ENTRIES SUPPLIED: Begin

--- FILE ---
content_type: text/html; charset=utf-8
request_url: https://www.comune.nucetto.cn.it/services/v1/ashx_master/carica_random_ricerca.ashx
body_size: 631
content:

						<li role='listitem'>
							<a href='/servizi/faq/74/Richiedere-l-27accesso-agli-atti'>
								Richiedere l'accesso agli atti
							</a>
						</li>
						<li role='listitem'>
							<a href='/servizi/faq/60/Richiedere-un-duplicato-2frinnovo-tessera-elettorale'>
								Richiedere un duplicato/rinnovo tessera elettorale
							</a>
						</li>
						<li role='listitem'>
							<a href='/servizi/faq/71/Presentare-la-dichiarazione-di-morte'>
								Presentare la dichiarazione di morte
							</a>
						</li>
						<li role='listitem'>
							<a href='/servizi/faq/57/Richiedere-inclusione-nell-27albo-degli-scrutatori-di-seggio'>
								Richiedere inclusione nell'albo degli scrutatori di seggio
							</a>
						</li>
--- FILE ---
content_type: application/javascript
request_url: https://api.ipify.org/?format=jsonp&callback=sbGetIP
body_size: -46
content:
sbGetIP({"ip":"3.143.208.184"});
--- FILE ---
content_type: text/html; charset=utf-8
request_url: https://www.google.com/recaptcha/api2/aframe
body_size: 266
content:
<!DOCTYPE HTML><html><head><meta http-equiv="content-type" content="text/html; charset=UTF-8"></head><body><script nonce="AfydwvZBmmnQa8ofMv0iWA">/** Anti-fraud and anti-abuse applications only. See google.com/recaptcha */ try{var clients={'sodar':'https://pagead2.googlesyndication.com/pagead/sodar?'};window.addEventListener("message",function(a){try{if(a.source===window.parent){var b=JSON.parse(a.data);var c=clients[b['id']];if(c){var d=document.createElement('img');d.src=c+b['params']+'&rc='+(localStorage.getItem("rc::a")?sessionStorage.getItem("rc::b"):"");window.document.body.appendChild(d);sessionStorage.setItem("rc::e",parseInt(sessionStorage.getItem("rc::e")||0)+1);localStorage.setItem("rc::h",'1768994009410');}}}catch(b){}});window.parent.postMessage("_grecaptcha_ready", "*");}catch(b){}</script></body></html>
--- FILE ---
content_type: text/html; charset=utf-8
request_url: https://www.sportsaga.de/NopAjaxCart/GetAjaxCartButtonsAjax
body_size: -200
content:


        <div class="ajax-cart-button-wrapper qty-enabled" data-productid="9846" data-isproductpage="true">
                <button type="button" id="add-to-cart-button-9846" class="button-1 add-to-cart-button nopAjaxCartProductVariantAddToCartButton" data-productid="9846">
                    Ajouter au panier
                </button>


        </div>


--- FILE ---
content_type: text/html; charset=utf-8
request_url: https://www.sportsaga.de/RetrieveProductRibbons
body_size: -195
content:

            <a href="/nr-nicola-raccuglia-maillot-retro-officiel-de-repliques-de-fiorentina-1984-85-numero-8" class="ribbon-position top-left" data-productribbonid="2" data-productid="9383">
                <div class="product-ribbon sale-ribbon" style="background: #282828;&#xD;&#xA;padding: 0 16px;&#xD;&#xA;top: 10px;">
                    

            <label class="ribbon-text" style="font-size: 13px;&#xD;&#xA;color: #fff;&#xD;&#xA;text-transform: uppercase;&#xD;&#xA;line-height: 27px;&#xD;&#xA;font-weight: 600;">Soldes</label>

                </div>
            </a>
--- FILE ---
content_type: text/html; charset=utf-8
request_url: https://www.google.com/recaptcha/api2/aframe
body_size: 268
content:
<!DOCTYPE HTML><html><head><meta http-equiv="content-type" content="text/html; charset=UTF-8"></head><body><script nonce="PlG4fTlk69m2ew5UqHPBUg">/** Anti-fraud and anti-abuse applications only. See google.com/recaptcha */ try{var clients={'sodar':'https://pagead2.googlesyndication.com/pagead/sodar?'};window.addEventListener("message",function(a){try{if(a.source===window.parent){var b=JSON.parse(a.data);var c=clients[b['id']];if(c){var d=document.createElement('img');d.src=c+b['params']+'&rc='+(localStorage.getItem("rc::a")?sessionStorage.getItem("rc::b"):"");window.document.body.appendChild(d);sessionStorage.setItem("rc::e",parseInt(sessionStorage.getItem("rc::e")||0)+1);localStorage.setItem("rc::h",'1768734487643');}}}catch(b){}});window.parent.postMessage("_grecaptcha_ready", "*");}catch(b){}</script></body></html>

ENTRIES SUPPLIED: End

WHAT NEEDS TO BE DONE:
Count how many lines in the entries contain "dichiarazione", then state that number alone.

EXERCISE ANSWER:
2